Source: The Critical Communications Review | Gert Jan Wolf editor
The ad-hoc repeaters are essential for public safety departments, as well as public protection and disaster relief (PPDR) agencies, to create, extend or enhance their private network coverage in remote areas, disaster sites, and major events.
Hytera Communications (SZSE: 002583), a leading global provider of professional communications technologies and solutions, has recently released the latest ad-hoc network (WANET) repeaters, E-pack200 and E-pole200, to further strengthen its offering of rapidly deployable two-way radio systems. Both models support dual-channel and two-way networking to enable powerful on-demand connectivity, while E-pack200 is designed to be man-packable and E-pole200 can be installed at a fixed location.
E-pack200 and E-pole200 create narrowband ad-hoc multi-hop links through cascading and provide large coverage for voice, data, and other services with two channels. They are highly flexible in deployment and eliminate the need for wiring. The ad-hoc repeaters are essential for public safety departments, as well as public protection and disaster relief (PPDR) agencies, to create, extend or enhance their private network coverage in remote areas, disaster sites, and major events.

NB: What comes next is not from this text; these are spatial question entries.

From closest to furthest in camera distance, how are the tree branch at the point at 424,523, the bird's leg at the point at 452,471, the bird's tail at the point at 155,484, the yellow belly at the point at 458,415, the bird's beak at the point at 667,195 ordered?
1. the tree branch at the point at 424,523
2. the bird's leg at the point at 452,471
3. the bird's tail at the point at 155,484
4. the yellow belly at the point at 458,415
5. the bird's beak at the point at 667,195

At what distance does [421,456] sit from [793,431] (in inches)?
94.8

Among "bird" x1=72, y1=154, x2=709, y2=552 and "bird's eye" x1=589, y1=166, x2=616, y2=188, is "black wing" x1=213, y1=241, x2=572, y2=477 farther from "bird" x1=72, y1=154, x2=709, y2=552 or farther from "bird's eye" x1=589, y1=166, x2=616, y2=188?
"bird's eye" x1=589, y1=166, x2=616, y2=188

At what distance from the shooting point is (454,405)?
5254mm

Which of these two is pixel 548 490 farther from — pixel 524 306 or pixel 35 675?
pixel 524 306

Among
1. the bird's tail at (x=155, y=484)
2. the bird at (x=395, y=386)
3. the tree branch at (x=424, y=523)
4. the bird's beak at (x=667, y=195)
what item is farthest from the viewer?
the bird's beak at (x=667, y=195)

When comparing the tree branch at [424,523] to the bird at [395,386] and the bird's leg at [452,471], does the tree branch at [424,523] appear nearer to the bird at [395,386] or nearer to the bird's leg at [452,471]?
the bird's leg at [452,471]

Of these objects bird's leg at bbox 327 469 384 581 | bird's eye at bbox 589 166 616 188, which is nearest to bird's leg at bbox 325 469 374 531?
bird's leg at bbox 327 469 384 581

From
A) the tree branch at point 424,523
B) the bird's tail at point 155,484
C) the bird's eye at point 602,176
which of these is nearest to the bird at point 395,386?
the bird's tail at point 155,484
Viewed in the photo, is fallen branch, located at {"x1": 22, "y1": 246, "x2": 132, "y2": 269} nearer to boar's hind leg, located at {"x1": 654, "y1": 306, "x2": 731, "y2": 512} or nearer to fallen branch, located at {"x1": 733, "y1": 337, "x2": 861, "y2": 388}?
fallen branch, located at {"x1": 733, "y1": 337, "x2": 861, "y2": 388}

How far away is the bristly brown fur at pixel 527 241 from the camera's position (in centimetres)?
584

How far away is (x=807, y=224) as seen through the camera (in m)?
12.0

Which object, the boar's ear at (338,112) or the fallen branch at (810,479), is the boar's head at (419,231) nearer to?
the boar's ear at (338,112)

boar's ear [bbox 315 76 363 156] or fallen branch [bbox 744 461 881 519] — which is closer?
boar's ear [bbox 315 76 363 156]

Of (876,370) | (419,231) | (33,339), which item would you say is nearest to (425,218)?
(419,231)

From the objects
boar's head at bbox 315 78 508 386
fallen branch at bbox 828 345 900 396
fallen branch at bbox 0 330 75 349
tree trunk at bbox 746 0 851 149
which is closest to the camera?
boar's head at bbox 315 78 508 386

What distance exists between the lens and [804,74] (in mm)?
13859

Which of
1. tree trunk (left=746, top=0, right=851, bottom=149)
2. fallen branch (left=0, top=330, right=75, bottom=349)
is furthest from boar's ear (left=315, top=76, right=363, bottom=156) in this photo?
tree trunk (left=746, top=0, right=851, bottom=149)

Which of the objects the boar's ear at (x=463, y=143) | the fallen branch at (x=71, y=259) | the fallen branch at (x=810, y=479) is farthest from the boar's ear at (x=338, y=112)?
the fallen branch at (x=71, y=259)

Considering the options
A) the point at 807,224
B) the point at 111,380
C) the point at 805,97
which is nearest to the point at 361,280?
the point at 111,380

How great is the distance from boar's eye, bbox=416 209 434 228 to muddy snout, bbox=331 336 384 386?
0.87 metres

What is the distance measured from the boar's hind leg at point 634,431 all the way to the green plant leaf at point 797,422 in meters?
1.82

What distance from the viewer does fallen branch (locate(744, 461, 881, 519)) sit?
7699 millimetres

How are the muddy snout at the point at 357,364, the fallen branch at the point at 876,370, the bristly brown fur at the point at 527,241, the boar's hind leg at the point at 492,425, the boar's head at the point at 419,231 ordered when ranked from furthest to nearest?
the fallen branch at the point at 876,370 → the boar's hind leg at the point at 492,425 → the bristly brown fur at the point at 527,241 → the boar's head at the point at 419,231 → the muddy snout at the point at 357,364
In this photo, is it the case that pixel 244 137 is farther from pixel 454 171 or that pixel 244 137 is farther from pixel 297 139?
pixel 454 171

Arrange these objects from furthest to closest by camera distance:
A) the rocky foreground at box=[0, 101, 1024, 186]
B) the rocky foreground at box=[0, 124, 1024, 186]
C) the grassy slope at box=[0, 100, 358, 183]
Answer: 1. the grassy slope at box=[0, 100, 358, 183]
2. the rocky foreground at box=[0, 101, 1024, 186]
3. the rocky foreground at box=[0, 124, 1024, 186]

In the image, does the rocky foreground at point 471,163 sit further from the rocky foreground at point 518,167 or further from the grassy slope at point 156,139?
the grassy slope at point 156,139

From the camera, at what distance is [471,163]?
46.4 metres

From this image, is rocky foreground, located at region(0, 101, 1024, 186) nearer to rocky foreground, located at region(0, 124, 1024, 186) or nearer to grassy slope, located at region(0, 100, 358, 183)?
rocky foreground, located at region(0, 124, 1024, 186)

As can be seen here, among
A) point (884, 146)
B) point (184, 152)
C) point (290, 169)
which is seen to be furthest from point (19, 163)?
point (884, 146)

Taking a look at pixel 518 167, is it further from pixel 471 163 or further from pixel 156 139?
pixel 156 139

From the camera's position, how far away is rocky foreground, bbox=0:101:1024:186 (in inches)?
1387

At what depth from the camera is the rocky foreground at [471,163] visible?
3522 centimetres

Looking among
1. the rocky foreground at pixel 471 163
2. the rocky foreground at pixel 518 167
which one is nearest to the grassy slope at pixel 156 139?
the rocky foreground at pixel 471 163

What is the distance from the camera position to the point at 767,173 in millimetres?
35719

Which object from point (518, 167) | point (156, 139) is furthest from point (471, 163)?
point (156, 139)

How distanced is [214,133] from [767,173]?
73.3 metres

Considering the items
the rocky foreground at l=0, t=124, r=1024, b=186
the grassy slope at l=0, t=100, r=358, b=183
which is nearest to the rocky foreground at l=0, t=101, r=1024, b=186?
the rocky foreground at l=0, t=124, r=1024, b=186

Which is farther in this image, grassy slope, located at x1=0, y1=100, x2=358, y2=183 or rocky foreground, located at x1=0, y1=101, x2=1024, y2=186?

Both models support up to 31 nodes without central networking. If one of the nodes fails or is damaged, the communication among other nodes remains unaffected. With IP connection, multiple ad-hoc networks can be interconnected regardless of the fact that the ad-hoc networks might operate with different frequencies.
The E-pack200 is equipped with a 148Wh removable battery, which is capable of supporting over 8 hours of operation. The E-pole200 works with different power sources, such as solar, trunking base stations (-48V), etc., and it comes with various installation options, such as pole, rack, or wall-mounted.
Thanks to the compact size, networking flexibility, and ease of installation, both repeaters bring a viable solution for removing blind spots of two-way radio networks on a temporary base or permanently in venues such as tunnels, underground garages, and high-rise buildings.